Beberapa bulan setelah itu, seorang lagi dari pembela dan pendukung paling gigih dakwah Nabi Muhamad saw pun meninggal dunia. Beliau ialah Sayidah Khadijah as, istri tercinta dan termulia Nabi Muhamad saw. Istri yang telah mengorbankan jiwa raga dan hartanya demi dakwah Islam. Semua harta kekayaannya digunakan untuk menyebarkan agama Islam. Nabi Muhamad saw sangat terpukul atas meninggalnya istri tercintanya. Istri yang senantiasa memberikan kenyamanan dan mendampinginya dalam keadaan sedih maupun senang. Karena begitu dalam duka yang dirasakan oleh Nabi Muhamad saw, maka tahun itu dinamakan ‘’Ammul Huzn atau Tahun Kesedihan’.
Sayidah Khadijah as tutup usia pada tanggal sepuluh Ramadan tahun sepuluh Bi’tsat saat itu beliau berusia 65 tahun. Beliau hidup bersama Nabi Muhamad saw, dan mendampinginya di saat sulit dan senang selama 25 tahun.
Kedudukan Sayidah Khadijah as di Mata Nabi Muhamad saw
Beberapa tahun setelah wafat Sayidah Khadijah as, Nabi Muhamad saw menikah dengan beberapa perempuan. Namun, sebagaimana yang tercatat dalam sejarah, tidak ada seorang istri pun yang dapat menyamai kedudukan Sayidah Khadijah as di mata Nabi Muhamad saw, juga sangat dicintai sepertinya. Rasa kehilangan Nabi Muhamad saw sangat dalam setelah kepergian Sayidah Khadijah as dari dunia ini. Meski bertahun-tahun lamanya setelah kepergian Sayidah Khadijah as, Nabi Muhamad saw senantiasa mengingat-ngingatnya, memuliakan saudara-saudaranya dan teman-temannya. Suatu hari, beberapa tahun setelah wafatnya Sayidah Khadijah as, Halah saudari Sayidah Khadijah as datang ke Madinah. Nabi Muhamad saw dengan sangat antusias menyambut kedatangannya, dengan semangat beliau kembali mengingat Sayidah Khadijah as, “Selamat datang, wahai Halah!”
Aisyah istri beliau tidak begitu senang menyaksikan kondisi seperti itu seraya berkata, “Kenapa selalu mengingat-ngingat dengan sedih perempuan Quraisy tua itu… padahal bertahun-tahun dia telah meninggal dunia, dan Allah pun telah memberikan pengganti yang lebih baik.”
Nabi Muhamad saw tampak murka mendengar ucapannya seraya berkata, “Demi Allah, tidak pernah aku mendapatkan yang lebih baik darinya. Dia beriman kepadaku saat orang-orang mengkafirkanku, dia membenarkanku di saat orang-orang mendustakanku, dia membantuku dengan hartanya di saat orang-orang membuatku menderita. Dan, Allah Swt telah menganugrahkan kepadaku anak-anak melaluinya bukan istri lainnya.”

|---|

#### [Tugas 1]
Menurut ucapan Nabi Muhamad saw di paragraf terakhir teks tentang Sayidah Khadijah as, apa saja yang telah dilakukan Sayidah Khadijah as untuk beliau?
#### [Tugas 2]
Salin dari teks tentang Sayidah Khadijah as bagian yang dimulai dengan "Sayidah Khadijah as tutup" dan berlanjut sampai "selama 25 tahun.".

#### [Data Tersedia]

|---|

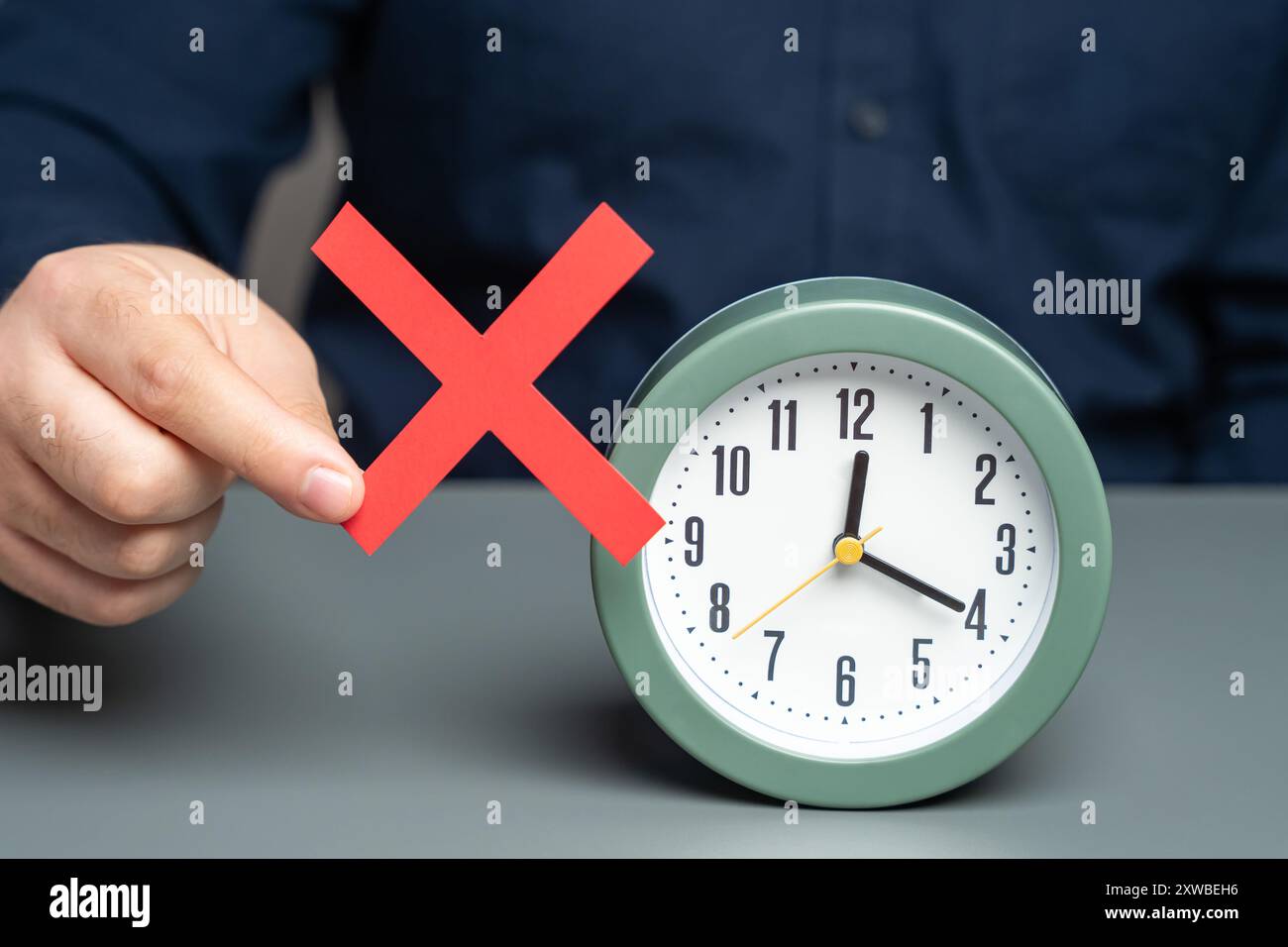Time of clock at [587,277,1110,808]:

|---|

#### [Jawaban Tertulis 1]
- Beriman kepada beliau saat orang-orang mengkafirkan beliau.
- Membenarkan beliau saat orang-orang mendustakan beliau.
- Membantu beliau dengan hartanya saat orang-orang membuat beliau menderita.

#### [Jawaban Tertulis 2]
Sayidah Khadijah as tutup usia pada tanggal sepuluh Ramadan tahun sepuluh Bi’tsat saat itu beliau berusia 65 tahun. Beliau hidup bersama Nabi Muhamad saw, dan mendampinginya di saat sulit dan senang selama 25 tahun.